Nicolini F A, Mehta J L, Nichols W W, Saldeen T G, Grant M
Department of Medicine, University of Florida College of Medicine, Gainesville 32610.
Circulation. 1990 Mar;81(3):1115-22. doi: 10.1161/01.cir.81.3.1115.
Platelets play an important role in the formation of a coronary thrombus and reocclusion after thrombolysis. Therefore, we examined the thrombolytic potential of concomitant intravenous administration of potent platelet inhibitor iloprost, a prostacyclin analogue, with tissue-type plasminogen activator (t-PA; n = 8) and t-PA alone (n = 9) in dogs with an electrically induced occlusive coronary artery thrombus. t-PA (0.75 mg/kg) was given over 20 minutes, and iloprost (4 micrograms/kg) was given over 40 minutes. Reperfusion rate was 63% (five of eight dogs) in the t-PA plus iloprost group and 67% (six of nine dogs) in the t-PA alone group (p = NS). The time to thrombolysis (or reperfusion) in the t-PA plus iloprost group was almost twice as great as in the t-PA alone group (33.0 +/- 13.3 vs. 18.5 +/- 6.7 minutes, mean +/- SD, p less than 0.02), and the duration of reperfusion was much shorter (3.4 +/- 1.8 vs. 39.3 +/- 17.4 minutes, p less than 0.005). Peak coronary artery blood flow after reperfusion in the t-PA plus iloprost group was also less (20 +/- 17 ml/min) than in the t-PA alone group (58 +/- 21 ml/min, p less than 0.005). Reocclusion occurred in all dogs given t-PA with iloprost despite potent synergistic platelet inhibitory effects of t-PA and iloprost, whereas four of six dogs given t-PA alone reoccluded. Neither regimen exerted a significant beneficial effect on regional myocardial shortening during coronary reperfusion. Plasma levels of t-PA were lower when iloprost was given with t-PA (1,022 +/- 360 vs. 1,459 +/- 270 ng/ml in t-PA alone group, p less than 0.05). The detrimental effects of iloprost identified in this study may relate to the reduction in plasma t-PA concentrations by its degradation in the liver caused by the prostacyclin analogue iloprost.
血小板在冠状动脉血栓形成及溶栓后的再闭塞过程中发挥着重要作用。
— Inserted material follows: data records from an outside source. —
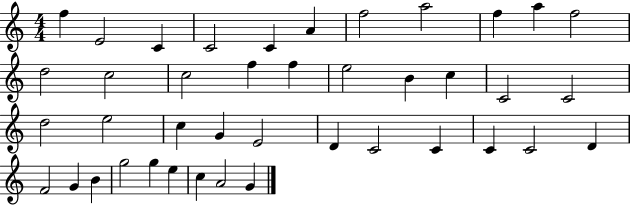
{
  \clef treble
  \numericTimeSignature
  \time 4/4
  \key c \major
  f''4 e'2 c'4 | c'2 c'4 a'4 | f''2 a''2 | f''4 a''4 f''2 | \break d''2 c''2 | c''2 f''4 f''4 | e''2 b'4 c''4 | c'2 c'2 | \break d''2 e''2 | c''4 g'4 e'2 | d'4 c'2 c'4 | c'4 c'2 d'4 | \break f'2 g'4 b'4 | g''2 g''4 e''4 | c''4 a'2 g'4 | \bar "|."
}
因此,我们研究了在电诱导冠状动脉闭塞血栓形成的犬中,同时静脉给予强效血小板抑制剂伊洛前列素(一种前列环素类似物)与组织型纤溶酶原激活剂(t-PA;n = 8)以及单独给予t-PA(n = 9)的溶栓潜力。t-PA(0.75mg/kg)在20分钟内给予,伊洛前列素(4μg/kg)在40分钟内给予。t-PA加伊洛前列素组的再灌注率为63%(8只犬中的5只),单独给予t-PA组的再灌注率为67%(9只犬中的6只)(p = 无显著性差异)。t-PA加伊洛前列素组的溶栓(或再灌注)时间几乎是单独给予t-PA组的两倍(33.0±13.3对18.5±6.7分钟,平均值±标准差,p<0.02),且再灌注持续时间短得多(3.4±1.8对39.3±17.4分钟,p<0.005)。t-PA加伊洛前列素组再灌注后冠状动脉血流峰值也低于单独给予t-PA组(20±17ml/min对58±21ml/min,p<0.005)。尽管t-PA和伊洛前列素具有强大的协同血小板抑制作用,但在所有给予t-PA和伊洛前列素的犬中均发生了再闭塞,而单独给予t-PA的6只犬中有4只发生了再闭塞。两种方案对冠状动脉再灌注期间的局部心肌缩短均未产生显著有益影响。当伊洛前列素与t-PA联合使用时,血浆t-PA水平较低(单独给予t-PA组为1459±270ng/ml,联合使用组为1022±360ng/ml,p<0.05)。本研究中确定的伊洛前列素的有害作用可能与其在肝脏中被前列环素类似物伊洛前列素降解导致血浆t-PA浓度降低有关。